Event #3: I had taken a break from barn building to haul some tobacco to the barns. We were in a tiny barn and the tobacco was hanging really close to the ground. I needed something out of my truck and instead of going around, I decided to go through the tobacco. I knew there was a board really low in front of me and I thought I was low enough to miss it. I miscalculated. I ran right into it. I saw stars. I bit my already swollen tongue. My scalp was bleeding. I had hit that board so hard that it actually took a patch of hair off my head down to the scalp. I had a bald spot on the crown of my head. This all happened with in a few days of each other. I was getting more and more anxious to get to Kansas. But I was starting to wonder if I was going to live at this point.

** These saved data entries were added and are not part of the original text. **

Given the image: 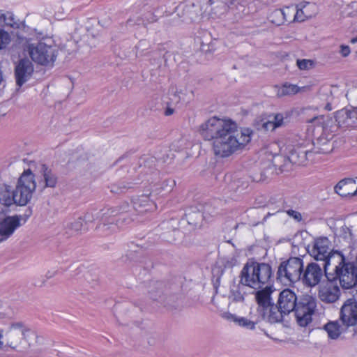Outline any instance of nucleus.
<instances>
[{
	"label": "nucleus",
	"instance_id": "6e6d98bb",
	"mask_svg": "<svg viewBox=\"0 0 357 357\" xmlns=\"http://www.w3.org/2000/svg\"><path fill=\"white\" fill-rule=\"evenodd\" d=\"M351 196L357 195V189L353 193H351Z\"/></svg>",
	"mask_w": 357,
	"mask_h": 357
},
{
	"label": "nucleus",
	"instance_id": "6ab92c4d",
	"mask_svg": "<svg viewBox=\"0 0 357 357\" xmlns=\"http://www.w3.org/2000/svg\"><path fill=\"white\" fill-rule=\"evenodd\" d=\"M24 328L21 323L13 324L6 333L7 344L15 349L24 336Z\"/></svg>",
	"mask_w": 357,
	"mask_h": 357
},
{
	"label": "nucleus",
	"instance_id": "9d476101",
	"mask_svg": "<svg viewBox=\"0 0 357 357\" xmlns=\"http://www.w3.org/2000/svg\"><path fill=\"white\" fill-rule=\"evenodd\" d=\"M314 151L312 148L311 141L310 139H302L301 142H297L289 150V155L288 158L281 156V167H282L287 162H291L295 164H303L306 160H312V155Z\"/></svg>",
	"mask_w": 357,
	"mask_h": 357
},
{
	"label": "nucleus",
	"instance_id": "5fc2aeb1",
	"mask_svg": "<svg viewBox=\"0 0 357 357\" xmlns=\"http://www.w3.org/2000/svg\"><path fill=\"white\" fill-rule=\"evenodd\" d=\"M351 43H357V36L356 38H354L351 40Z\"/></svg>",
	"mask_w": 357,
	"mask_h": 357
},
{
	"label": "nucleus",
	"instance_id": "4468645a",
	"mask_svg": "<svg viewBox=\"0 0 357 357\" xmlns=\"http://www.w3.org/2000/svg\"><path fill=\"white\" fill-rule=\"evenodd\" d=\"M321 266V264L311 262L306 266L305 269L303 268L301 280L305 285L312 287L320 282L324 273V269Z\"/></svg>",
	"mask_w": 357,
	"mask_h": 357
},
{
	"label": "nucleus",
	"instance_id": "ddd939ff",
	"mask_svg": "<svg viewBox=\"0 0 357 357\" xmlns=\"http://www.w3.org/2000/svg\"><path fill=\"white\" fill-rule=\"evenodd\" d=\"M150 298L165 305H170L176 298L172 294L167 285L161 281H156L151 285L149 291Z\"/></svg>",
	"mask_w": 357,
	"mask_h": 357
},
{
	"label": "nucleus",
	"instance_id": "b1692460",
	"mask_svg": "<svg viewBox=\"0 0 357 357\" xmlns=\"http://www.w3.org/2000/svg\"><path fill=\"white\" fill-rule=\"evenodd\" d=\"M132 208L139 214H141L154 210L155 205L150 200L149 195H142L133 200Z\"/></svg>",
	"mask_w": 357,
	"mask_h": 357
},
{
	"label": "nucleus",
	"instance_id": "1a4fd4ad",
	"mask_svg": "<svg viewBox=\"0 0 357 357\" xmlns=\"http://www.w3.org/2000/svg\"><path fill=\"white\" fill-rule=\"evenodd\" d=\"M316 307V298L307 294L301 296L294 311L298 324L305 327L311 323L312 316L314 313Z\"/></svg>",
	"mask_w": 357,
	"mask_h": 357
},
{
	"label": "nucleus",
	"instance_id": "2f4dec72",
	"mask_svg": "<svg viewBox=\"0 0 357 357\" xmlns=\"http://www.w3.org/2000/svg\"><path fill=\"white\" fill-rule=\"evenodd\" d=\"M324 328L331 339H337L341 334L340 326L337 321L328 322L324 326Z\"/></svg>",
	"mask_w": 357,
	"mask_h": 357
},
{
	"label": "nucleus",
	"instance_id": "bb28decb",
	"mask_svg": "<svg viewBox=\"0 0 357 357\" xmlns=\"http://www.w3.org/2000/svg\"><path fill=\"white\" fill-rule=\"evenodd\" d=\"M139 182H128L127 181H120L111 185L110 191L114 194H121L126 192L129 189L133 188Z\"/></svg>",
	"mask_w": 357,
	"mask_h": 357
},
{
	"label": "nucleus",
	"instance_id": "72a5a7b5",
	"mask_svg": "<svg viewBox=\"0 0 357 357\" xmlns=\"http://www.w3.org/2000/svg\"><path fill=\"white\" fill-rule=\"evenodd\" d=\"M229 298L235 303L244 301V294L241 292L240 285L231 290Z\"/></svg>",
	"mask_w": 357,
	"mask_h": 357
},
{
	"label": "nucleus",
	"instance_id": "7c9ffc66",
	"mask_svg": "<svg viewBox=\"0 0 357 357\" xmlns=\"http://www.w3.org/2000/svg\"><path fill=\"white\" fill-rule=\"evenodd\" d=\"M83 222V218L82 217H79L74 221L68 222L66 225L67 234L69 236L77 234L78 232L80 231L82 229Z\"/></svg>",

Event #4: Most people quit after a few hurdles. I have never been one of those people. I bulldozed on through, even to my own detriment. One evening, I was by myself with nothing pressing going on. I decided to go work in my barn. I thought I really should nail up some more boards that I had gotten from my friend. (Refer back to Event #1). Since I was by myself. I would clamp the boards up, drill a hole and nail up the boards. This was going great…until it wasn’t. One particular board wanted to be feisty and non-compliant. As I was nailing it in, one clamp let go and the board rolled off. I tried to stop it and immediately regretted not letting my hired hand take out the nails from lumber in Event #1. One of the old nails in the lumber snagged my thumb and ripped it open. I had to go to the emergency room for nine stitches.
I decided that was a good time to quit. Needless to say, I was finally ready to go to Kansas. I was in bad shape and in desperate need of rest and recuperation. I rolled into Amy’s parents house about 1 a.m. and she was overjoyed to see me. Although, she wanted to murder me earlier in the night because of the mild half truth I had led her to believe. But we don’t have time for that in this post. The next day, I shared all of my tales that I had gone through to get there. Later that night right before we went to bed, on September 1st, 2008, I got down on one knee to ask Amy to be my wife. Now you know why I was so anxious to get to Kansas with all that I had going on. You see, I was building something else, a mega marriage!!! I knew I wanted her by my side for the rest of my life. Plus she was a nurse, I figured that might come in handy!!! A bad week turned into something beautiful. All the pain I experienced at my own hand was quickly forgotten when she said “Yes!” Almost 10 years now, and I still surprise her with how quickly I turn any situation into an unsafe work environment.
Grace and Peace to you as see the beauty in the pain. Hold on it’s not the end. You never know what is around the next turn. I hope you have enjoyed my tale of woe!!